■ RECORD SET ■

..........

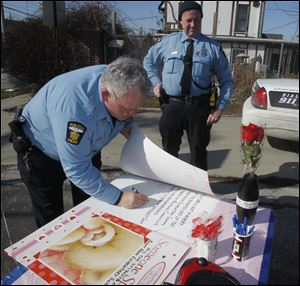 Toledo Police officers Mike Stewart, left, and Craig Smith sign cards for Sandy Hook Elementary students.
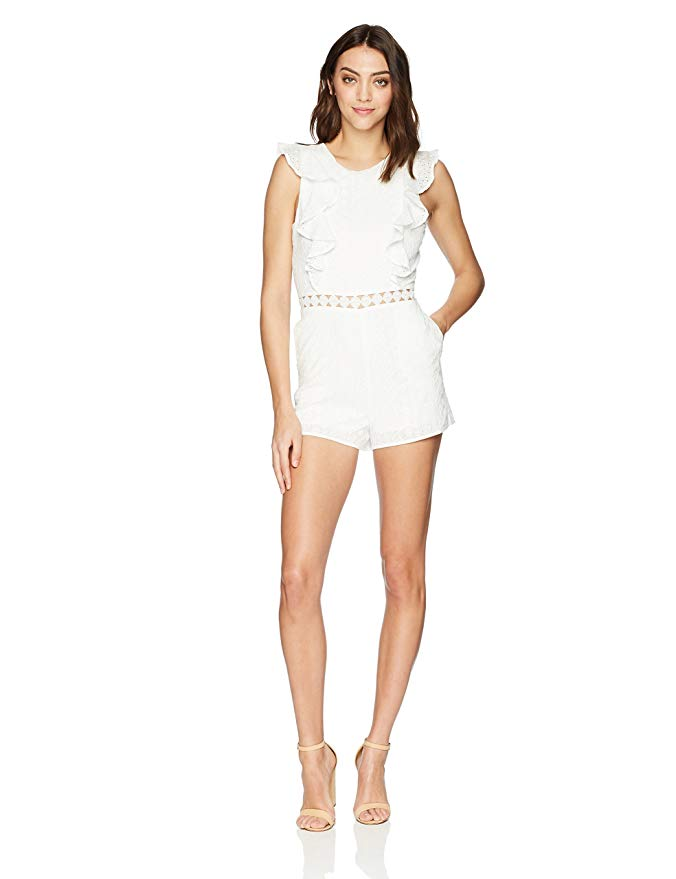 JOA Women's Eyelet Sleeveless Ruffled Romper With Flared Hem. A beautiful cotton, sleeveless romper with zipper closure and ruffle detail.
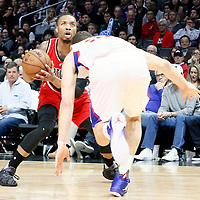 12 December 2016: Portland Trail Blazers guard Damian Lillard (0) eyes the basket during the LA Clippers 121-120 victory over the Portland Trail Blazers, at the Staples Center, Los Angeles, California, USA.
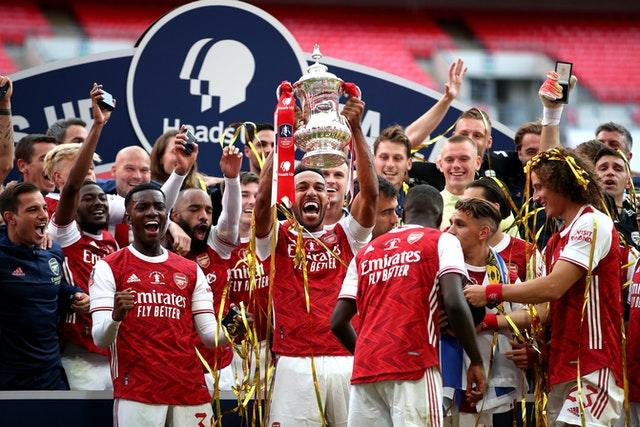 Pierre-Emerick Aubameyang scored twice to beat Chelsea before lifting the FA Cup.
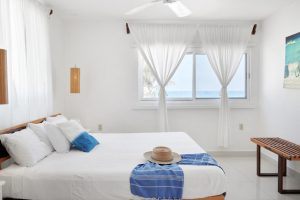 Room 3: This room features a king bed and a view of the Caribbean Sea. Small front porch seating area with sea view featuring two chairs. One bath with shower. Inside seating area. Air conditioning. Hammock in the room!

..........

■ WHAT IS REQUIRED ■
Reproduce the lines above, exactly and exclusively, from the line containing "Pierre-Emerick Aubameyang scored" down to the last line, both included; pictures are not part of the copy.

■ WRITTEN REPLY ■
 Pierre-Emerick Aubameyang scored twice to beat Chelsea before lifting the FA Cup.
 Room 3: This room features a king bed and a view of the Caribbean Sea. Small front porch seating area with sea view featuring two chairs. One bath with shower. Inside seating area. Air conditioning. Hammock in the room!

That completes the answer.